Upacara penandatanganan bersejarah dihadiri oleh Ivan Duque, Presiden Kolombia, Menteri Luar Negeri Panama dan Kosta Rika, dan mantan Presiden AS Bill Clinton.
"Ada tempat-tempat yang telah membuat tanda pada sejarah umat manusia, dan hari ini, kami mendapat kehormatan berada di salah satu tempat itu. Pulau-pulau yang menyambut kita telah mengajarkan kita banyak hal tentang diri kita sendiri. Jadi, alih-alih bertindak sebagai tuan mutlak dari tanah dan laut ini, bukankah seharusnya kita bertindak sebagai pelindung mereka?," ungkap Presiden Ekuador Lasso.
Menariknya, jalan raya laut akan menghubungkan dua Situs Warisan Dunia UNESCO laut serta melewati rute migrasi. Jalan raya ini juga akan membantu melindungi beberapa spesies laut langka dan terancam punah, seperti hiu martil dan hiu paus.

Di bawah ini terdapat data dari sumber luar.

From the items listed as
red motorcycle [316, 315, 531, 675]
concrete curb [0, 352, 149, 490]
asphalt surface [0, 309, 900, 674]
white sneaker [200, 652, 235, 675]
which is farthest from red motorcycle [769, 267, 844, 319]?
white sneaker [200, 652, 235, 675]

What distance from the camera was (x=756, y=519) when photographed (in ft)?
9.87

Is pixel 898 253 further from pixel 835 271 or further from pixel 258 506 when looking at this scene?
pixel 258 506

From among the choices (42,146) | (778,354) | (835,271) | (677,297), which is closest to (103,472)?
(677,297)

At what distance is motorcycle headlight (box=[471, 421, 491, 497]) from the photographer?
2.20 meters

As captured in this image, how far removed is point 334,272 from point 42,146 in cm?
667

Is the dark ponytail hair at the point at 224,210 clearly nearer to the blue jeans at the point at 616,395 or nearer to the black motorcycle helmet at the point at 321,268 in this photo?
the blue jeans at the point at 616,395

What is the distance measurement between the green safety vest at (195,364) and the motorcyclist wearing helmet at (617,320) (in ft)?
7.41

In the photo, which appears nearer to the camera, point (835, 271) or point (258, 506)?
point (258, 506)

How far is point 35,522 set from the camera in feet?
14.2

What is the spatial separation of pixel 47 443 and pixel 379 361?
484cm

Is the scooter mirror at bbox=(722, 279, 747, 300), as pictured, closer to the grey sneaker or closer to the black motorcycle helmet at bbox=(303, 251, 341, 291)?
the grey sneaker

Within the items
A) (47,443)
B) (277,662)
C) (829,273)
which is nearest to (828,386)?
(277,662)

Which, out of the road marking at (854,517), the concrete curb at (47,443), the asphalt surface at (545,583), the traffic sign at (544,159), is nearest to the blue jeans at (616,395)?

Tujuan utamanya adalah untuk melihat jalan raya berjalan melalui Ekuador, Kolombia, Panama, dan Kosta Rika di tahun-tahun mendatang.
Zona perlindungan baru akan memungkinkan wisatawan menikmati kemegahan bawah laut. Galapagos dan perairan sekitarnya sangat cocok untuk petualangan laut. Di sini wisatawan dapat menikmati scuba diving dan mengalami dunia makhluk laut yang luar biasa.